Instructions to follow:
Copy out exactly the stretch of the listing below that begins at the line containing "Blackboard Background Royalty" and ends at the line containing "ピアノとアコギのBGM Loop可の再生済みの波形", and copy nothing outside it.

Dataset records:
____________
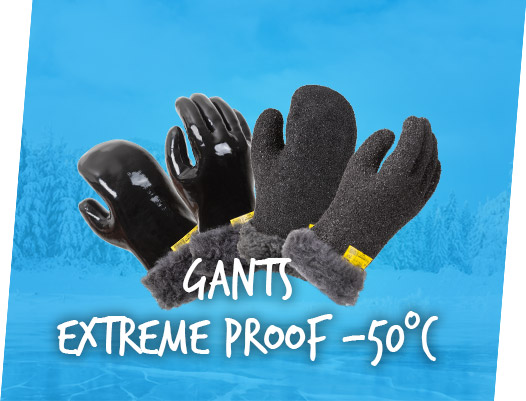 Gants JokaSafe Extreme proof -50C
____________
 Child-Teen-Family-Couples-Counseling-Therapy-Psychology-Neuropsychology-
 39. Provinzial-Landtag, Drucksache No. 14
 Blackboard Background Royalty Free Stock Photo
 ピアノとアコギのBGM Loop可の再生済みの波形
____________
Solution:
 Blackboard Background Royalty Free Stock Photo
 ピアノとアコギのBGM Loop可の再生済みの波形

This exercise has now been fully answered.